• ABOUT THIS EXERCISE: Leave out the pictures and print the rest of the entries exactly as they stand.

****************

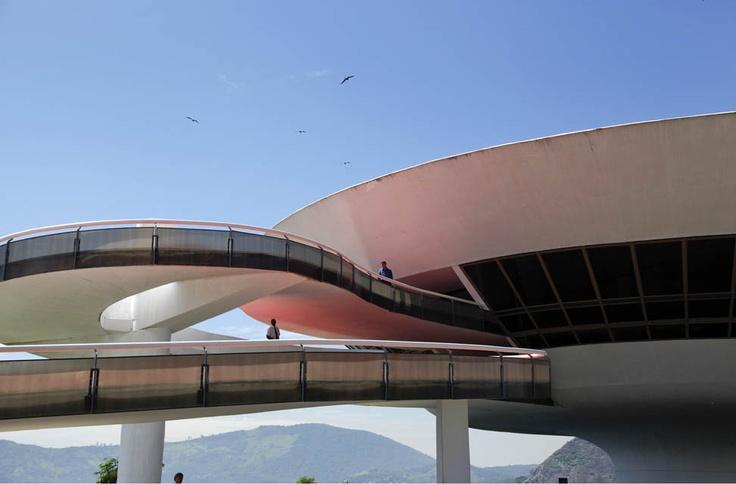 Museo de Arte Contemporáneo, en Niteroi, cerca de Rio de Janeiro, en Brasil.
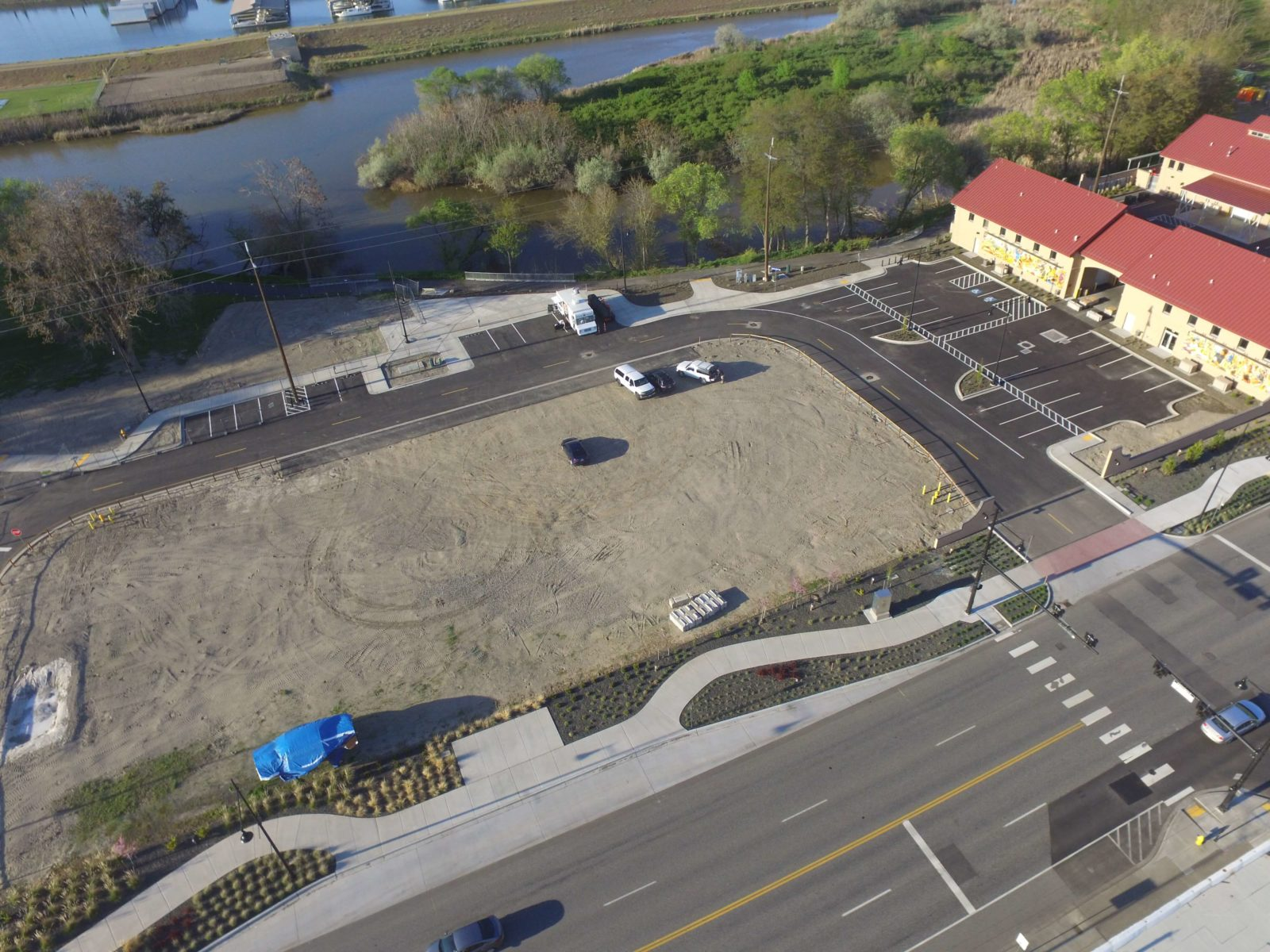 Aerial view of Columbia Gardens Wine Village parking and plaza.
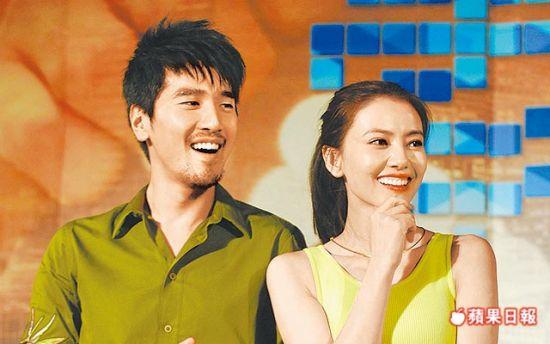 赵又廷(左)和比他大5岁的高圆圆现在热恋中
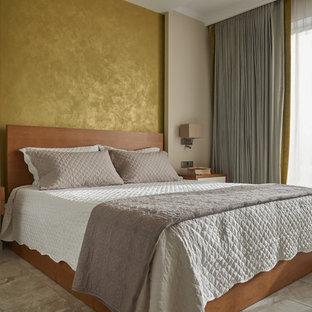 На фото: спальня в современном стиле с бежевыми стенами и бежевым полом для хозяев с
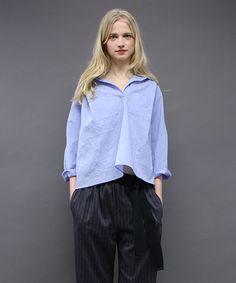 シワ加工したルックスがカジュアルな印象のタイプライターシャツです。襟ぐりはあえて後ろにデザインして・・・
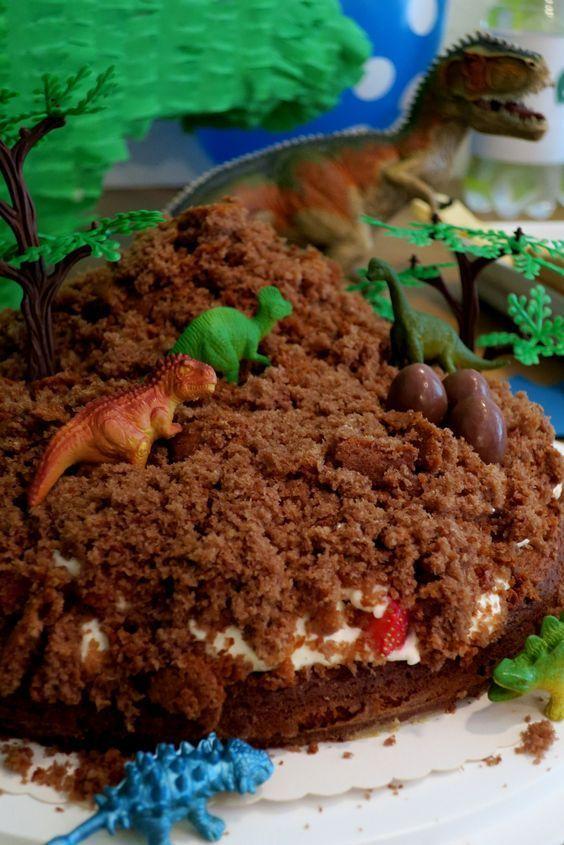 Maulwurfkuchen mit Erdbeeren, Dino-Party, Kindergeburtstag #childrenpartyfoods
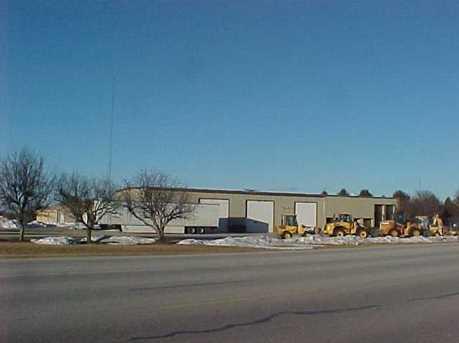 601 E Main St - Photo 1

****************

• REPLY:
 Museo de Arte Contemporáneo, en Niteroi, cerca de Rio de Janeiro, en Brasil.
 Aerial view of Columbia Gardens Wine Village parking and plaza.
 赵又廷(左)和比他大5岁的高圆圆现在热恋中
 На фото: спальня в современном стиле с бежевыми стенами и бежевым полом для хозяев с
 シワ加工したルックスがカジュアルな印象のタイプライターシャツです。襟ぐりはあえて後ろにデザインして・・・
 Maulwurfkuchen mit Erdbeeren, Dino-Party, Kindergeburtstag #childrenpartyfoods
 601 E Main St - Photo 1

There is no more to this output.